For her picture pages Anne Pedersen has
made use of both coloured crayons, Indian ink and acrylic in order to achieve
as varied an expression as possible and to produce structure in her pictures.
She has succeeded in devising a completely new pictorial means of expression
and is unlike any other Danish illustrator.
Mr. Flight is a rather unfortunate man.
First he tries to rob the National Bank. He fails and is immediately put in
prison. He is terribly bored and begins to concoct some secret plan for escape.
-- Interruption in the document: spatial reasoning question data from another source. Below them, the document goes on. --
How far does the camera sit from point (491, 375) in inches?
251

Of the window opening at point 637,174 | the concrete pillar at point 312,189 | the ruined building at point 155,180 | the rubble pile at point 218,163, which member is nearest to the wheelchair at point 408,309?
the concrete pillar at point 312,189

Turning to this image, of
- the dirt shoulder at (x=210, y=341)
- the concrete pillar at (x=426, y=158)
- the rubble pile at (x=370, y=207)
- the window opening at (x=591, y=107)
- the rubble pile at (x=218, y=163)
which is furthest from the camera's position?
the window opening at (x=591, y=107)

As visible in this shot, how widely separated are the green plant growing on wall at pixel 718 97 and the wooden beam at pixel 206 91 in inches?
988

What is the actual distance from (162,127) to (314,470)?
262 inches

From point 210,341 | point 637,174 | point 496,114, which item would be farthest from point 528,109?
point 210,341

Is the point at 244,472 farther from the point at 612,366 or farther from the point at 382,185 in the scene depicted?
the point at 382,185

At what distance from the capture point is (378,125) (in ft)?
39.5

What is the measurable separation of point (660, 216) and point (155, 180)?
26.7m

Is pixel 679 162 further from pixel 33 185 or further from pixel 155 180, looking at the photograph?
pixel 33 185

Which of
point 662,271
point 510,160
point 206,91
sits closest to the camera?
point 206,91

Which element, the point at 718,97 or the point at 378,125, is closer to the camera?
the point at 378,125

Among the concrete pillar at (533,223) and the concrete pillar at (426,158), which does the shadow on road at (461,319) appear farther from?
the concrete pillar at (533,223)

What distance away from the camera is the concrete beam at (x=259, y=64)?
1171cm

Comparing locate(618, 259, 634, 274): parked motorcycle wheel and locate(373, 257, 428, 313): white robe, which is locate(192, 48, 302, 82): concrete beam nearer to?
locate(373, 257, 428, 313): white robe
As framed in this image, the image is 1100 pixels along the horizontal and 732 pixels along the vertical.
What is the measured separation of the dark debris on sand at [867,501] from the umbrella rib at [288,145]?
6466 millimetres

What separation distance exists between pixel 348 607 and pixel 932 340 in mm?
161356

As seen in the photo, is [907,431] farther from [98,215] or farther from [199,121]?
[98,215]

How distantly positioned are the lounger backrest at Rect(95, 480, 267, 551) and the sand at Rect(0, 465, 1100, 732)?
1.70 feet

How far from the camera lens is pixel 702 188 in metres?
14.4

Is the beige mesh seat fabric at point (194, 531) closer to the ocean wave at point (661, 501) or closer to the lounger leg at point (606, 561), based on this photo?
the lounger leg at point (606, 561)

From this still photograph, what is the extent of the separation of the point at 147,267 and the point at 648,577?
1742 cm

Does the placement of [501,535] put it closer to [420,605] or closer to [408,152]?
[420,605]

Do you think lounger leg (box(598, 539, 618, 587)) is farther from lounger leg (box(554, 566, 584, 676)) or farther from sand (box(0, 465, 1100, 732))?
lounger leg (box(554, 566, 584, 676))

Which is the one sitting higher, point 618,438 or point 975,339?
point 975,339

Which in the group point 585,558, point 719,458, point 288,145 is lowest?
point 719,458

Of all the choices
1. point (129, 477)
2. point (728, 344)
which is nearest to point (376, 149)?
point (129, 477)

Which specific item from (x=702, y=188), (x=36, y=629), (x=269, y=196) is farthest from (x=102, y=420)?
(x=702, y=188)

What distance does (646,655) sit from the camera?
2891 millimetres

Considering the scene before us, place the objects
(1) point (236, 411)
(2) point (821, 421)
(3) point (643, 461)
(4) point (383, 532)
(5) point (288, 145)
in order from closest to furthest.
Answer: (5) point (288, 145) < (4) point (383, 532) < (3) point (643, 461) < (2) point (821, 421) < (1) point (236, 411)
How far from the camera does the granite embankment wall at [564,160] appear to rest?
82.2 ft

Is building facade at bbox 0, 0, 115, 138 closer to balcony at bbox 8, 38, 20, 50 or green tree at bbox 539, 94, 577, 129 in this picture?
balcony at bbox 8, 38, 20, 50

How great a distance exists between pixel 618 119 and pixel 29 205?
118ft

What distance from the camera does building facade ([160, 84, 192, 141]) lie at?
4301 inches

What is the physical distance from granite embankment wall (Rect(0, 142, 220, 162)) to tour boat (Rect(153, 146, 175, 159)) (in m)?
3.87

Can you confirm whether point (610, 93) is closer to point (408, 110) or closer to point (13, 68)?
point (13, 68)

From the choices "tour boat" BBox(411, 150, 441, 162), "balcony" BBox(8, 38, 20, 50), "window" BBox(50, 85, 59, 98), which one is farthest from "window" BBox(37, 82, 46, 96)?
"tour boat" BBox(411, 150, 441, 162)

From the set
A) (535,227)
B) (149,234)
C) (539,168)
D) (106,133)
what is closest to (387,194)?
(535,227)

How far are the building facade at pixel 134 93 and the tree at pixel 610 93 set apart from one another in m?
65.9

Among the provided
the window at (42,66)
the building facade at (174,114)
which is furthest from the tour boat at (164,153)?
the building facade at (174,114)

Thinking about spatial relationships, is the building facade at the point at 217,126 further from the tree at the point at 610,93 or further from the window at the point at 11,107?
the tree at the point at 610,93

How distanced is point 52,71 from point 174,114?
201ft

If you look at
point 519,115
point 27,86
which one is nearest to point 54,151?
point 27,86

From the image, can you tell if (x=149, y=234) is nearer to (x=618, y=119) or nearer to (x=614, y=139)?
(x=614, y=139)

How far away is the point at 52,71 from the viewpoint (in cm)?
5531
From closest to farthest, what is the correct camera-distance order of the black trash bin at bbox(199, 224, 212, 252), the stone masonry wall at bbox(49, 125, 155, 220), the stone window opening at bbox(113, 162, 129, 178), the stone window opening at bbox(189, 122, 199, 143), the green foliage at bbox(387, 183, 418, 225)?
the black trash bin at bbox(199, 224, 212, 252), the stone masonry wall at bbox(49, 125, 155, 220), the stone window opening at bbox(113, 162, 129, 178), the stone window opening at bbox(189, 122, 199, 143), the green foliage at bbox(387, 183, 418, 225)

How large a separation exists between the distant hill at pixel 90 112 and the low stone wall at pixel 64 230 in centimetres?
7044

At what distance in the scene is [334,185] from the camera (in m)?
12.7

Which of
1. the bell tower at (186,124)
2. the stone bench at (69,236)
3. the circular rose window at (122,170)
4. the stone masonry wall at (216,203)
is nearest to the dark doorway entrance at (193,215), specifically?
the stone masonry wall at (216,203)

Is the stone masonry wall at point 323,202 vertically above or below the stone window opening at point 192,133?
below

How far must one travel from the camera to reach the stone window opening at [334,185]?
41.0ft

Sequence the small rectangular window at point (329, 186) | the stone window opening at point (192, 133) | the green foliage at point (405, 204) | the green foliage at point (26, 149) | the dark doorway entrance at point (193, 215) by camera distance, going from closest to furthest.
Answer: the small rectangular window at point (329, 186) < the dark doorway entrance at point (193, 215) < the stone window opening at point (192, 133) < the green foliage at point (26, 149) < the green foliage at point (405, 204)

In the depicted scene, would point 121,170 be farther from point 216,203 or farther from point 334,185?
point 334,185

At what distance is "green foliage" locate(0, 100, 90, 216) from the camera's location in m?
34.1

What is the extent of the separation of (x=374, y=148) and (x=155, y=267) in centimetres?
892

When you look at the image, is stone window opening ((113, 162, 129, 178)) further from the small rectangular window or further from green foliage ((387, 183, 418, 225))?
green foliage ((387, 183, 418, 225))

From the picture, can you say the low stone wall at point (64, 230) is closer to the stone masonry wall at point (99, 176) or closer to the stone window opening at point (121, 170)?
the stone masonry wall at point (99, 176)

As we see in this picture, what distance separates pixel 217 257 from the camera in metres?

One night Mr. Flight takes his spoon and begins to dig. But things don’t go all
that easily. For he comes across every conceivable kind of person down in the
ground, as well, of course, as moles and mice. First he meets a 3,500-year-old
cave dweller busy painting on the walls. He says that time simply flies when
you are inspired. The next is the driver of a tunnelling machine, who –
understandably – has problems with his machine. He only expects to reach the
surface in two month, and that is far too long for Mr. Flight to wait, so he
continues his lonely digging. One road he follows takes him straight to hell.
Satan himself receives him dressed in state-of-the-art cycling shorts and a
polo-necked clerical shirt. In his confusion Mr. Flight happens to say: “Oh,
God,” a sure way of being thrown out of that establishment. Fashioned like
Viking Age ornaments, the minor demons watch with looks that are part sly, part
worried.
After this scare, Flight bumps into a
working “colleague”. His escapade has been as miserable a failure as Flight’s.
And hey presto, there they both are finally back in a new prison cell. This
time Mr. Flight is so delighted with his cell that he intends to prevent any
possible plans for flight on the part of his new friend.
So what can we learn from all this?
In answer to this direct question, Anne
Pedersen replies that the moral of the story is that justice is always done,
and that you cannot escape from your actions. But the story is not laboured or
particularly moral – it is crafty, amusing and thought - provoking.